Using data repository tasks to export changes - FSx for Lustre

Using data repository tasks to export changes

The export data repository task exports files that are new or changed in your file system. It creates a new object in S3 for any new file on the file system. For any file that has been modified on the file system, or whose metadata has been modified, the corresponding object in S3 is replaced with a new object with the new data and metadata. No action is taken for files that have been deleted from the file system.

Note

Keep the following in mind when using export data repository tasks:

  • The use of wildcards to include or exclude files for export isn't supported.

  • When performing mv operations, the target file after being moved will be exported to S3 even if there is no UID, GID, permission, or content change.

Use the following procedures to export data and metadata changes on the file system to linked S3 buckets by using the Amazon FSx console and CLI. Note that you can use one data repository task for multiple DRAs.

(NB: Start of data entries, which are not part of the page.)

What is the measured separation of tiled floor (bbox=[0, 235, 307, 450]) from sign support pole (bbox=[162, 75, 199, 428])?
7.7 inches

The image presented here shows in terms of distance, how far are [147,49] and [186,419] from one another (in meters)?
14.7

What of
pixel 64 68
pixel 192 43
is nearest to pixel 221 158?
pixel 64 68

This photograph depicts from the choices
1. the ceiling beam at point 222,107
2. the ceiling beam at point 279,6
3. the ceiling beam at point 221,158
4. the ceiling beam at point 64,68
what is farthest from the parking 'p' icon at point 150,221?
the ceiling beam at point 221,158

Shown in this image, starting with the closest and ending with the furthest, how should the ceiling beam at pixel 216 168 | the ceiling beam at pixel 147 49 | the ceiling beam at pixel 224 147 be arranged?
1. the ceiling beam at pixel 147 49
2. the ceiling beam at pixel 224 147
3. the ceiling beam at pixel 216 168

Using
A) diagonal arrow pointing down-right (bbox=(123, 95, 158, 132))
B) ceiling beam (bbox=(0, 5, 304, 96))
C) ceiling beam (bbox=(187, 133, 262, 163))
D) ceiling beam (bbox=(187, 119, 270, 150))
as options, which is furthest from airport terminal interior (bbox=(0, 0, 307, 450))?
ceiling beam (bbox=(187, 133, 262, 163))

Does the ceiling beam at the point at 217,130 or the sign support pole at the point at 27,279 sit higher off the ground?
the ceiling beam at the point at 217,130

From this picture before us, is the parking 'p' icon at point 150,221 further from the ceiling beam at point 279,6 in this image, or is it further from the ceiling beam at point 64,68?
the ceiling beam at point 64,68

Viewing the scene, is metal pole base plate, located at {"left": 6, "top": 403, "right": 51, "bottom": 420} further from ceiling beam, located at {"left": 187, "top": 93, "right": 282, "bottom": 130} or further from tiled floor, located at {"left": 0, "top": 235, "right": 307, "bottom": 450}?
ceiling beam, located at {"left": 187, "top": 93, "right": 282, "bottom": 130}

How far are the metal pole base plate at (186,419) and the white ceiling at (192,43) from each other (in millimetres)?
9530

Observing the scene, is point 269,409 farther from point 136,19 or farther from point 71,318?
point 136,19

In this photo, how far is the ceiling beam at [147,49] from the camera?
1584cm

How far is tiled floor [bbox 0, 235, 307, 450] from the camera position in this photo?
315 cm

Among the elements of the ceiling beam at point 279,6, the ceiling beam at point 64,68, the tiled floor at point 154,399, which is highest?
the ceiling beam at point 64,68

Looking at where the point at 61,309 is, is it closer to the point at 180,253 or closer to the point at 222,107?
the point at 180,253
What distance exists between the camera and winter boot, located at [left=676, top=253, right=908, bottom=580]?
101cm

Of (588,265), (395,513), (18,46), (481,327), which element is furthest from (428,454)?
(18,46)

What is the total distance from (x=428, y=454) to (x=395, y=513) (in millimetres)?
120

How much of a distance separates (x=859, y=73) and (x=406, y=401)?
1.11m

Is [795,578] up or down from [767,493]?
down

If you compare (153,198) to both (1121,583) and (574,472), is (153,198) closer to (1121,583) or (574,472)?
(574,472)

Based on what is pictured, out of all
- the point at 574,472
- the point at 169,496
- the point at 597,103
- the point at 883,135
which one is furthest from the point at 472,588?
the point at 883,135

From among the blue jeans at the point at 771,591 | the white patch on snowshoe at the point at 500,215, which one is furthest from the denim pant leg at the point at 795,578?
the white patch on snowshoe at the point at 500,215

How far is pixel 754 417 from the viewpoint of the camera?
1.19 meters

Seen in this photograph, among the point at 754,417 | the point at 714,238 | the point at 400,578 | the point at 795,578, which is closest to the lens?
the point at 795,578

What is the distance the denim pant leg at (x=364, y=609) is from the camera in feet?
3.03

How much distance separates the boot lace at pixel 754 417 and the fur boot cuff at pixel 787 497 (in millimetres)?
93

  1. Open the Amazon FSx console at https://console.aws.amazon.com/fsx/.

  2. On the navigation pane, choose File systems, then choose your Lustre file system.

  3. Choose the Data repository tab.

  4. In the Data repository associations pane, choose the data repository association you want to create the export task for.

  5. For Actions, choose Export task. This choice isn't available if the file system isn't linked to a data repository on S3. The Create export data repository task dialog appears.

  6. (Optional) Specify up to 32 directories or files to export from your Amazon FSx file system by providing the paths to those directories or files in File system paths to export. The paths you provide need to be relative to the mount point of the file system. If the mount point is /mnt/fsx and /mnt/fsx/path1 is a directory or file on the file system you want to export, then the path to provide is path1.

    Note

    If a path that you provide isn't valid, the task fails.

  7. (Optional) Choose Enable under Completion report to generate a task completion report after the task completes. A task completion report provides details about the files processed by the task that meet the scope provided in Report scope. To specify the location for Amazon FSx to deliver the report, enter a relative path on the file system's linked S3 data repository for Report path.

  8. Choose Create.

    A notification at the top of the File systems page shows the task that you just created in progress.

To view the task status and details, scroll down to the Data Repository Tasks pane in the Data Repository tab for the file system. The default sort order shows the most recent task at the top of the list.

To view a task summary from this page, choose Task ID for the task you just created. The Summary page for the task appears.

  • Use the create-data-repository-task CLI command to export data and metadata changes on your FSx for Lustre file system. The corresponding API operation is CreateDataRepositoryTask.

    $ aws fsx create-data-repository-task \ --file-system-id fs-0123456789abcdef0 \ --type EXPORT_TO_REPOSITORY \ --paths path1,path2/file1 \ --report Enabled=true

    After successfully creating the data repository task, Amazon FSx returns the task description as JSON, as shown in the following example.

    { "Task": { "TaskId": "task-123f8cd8e330c1321", "Type": "EXPORT_TO_REPOSITORY", "Lifecycle": "PENDING", "FileSystemId": "fs-0123456789abcdef0", "Paths": ["path1", "path2/file1"], "Report": { "Path":"s3://dataset-01/reports", "Format":"REPORT_CSV_20191124", "Enabled":true, "Scope":"FAILED_FILES_ONLY" }, "CreationTime": "1545070680.120", "ClientRequestToken": "10192019-drt-12", "ResourceARN": "arn:aws:fsx:us-east-1:123456789012:task:task-123f8cd8e330c1321" } }

After creating the task to export data to the linked data repository, you can check the status of the export data repository task. For more information about viewing data repository tasks, see Accessing data repository tasks.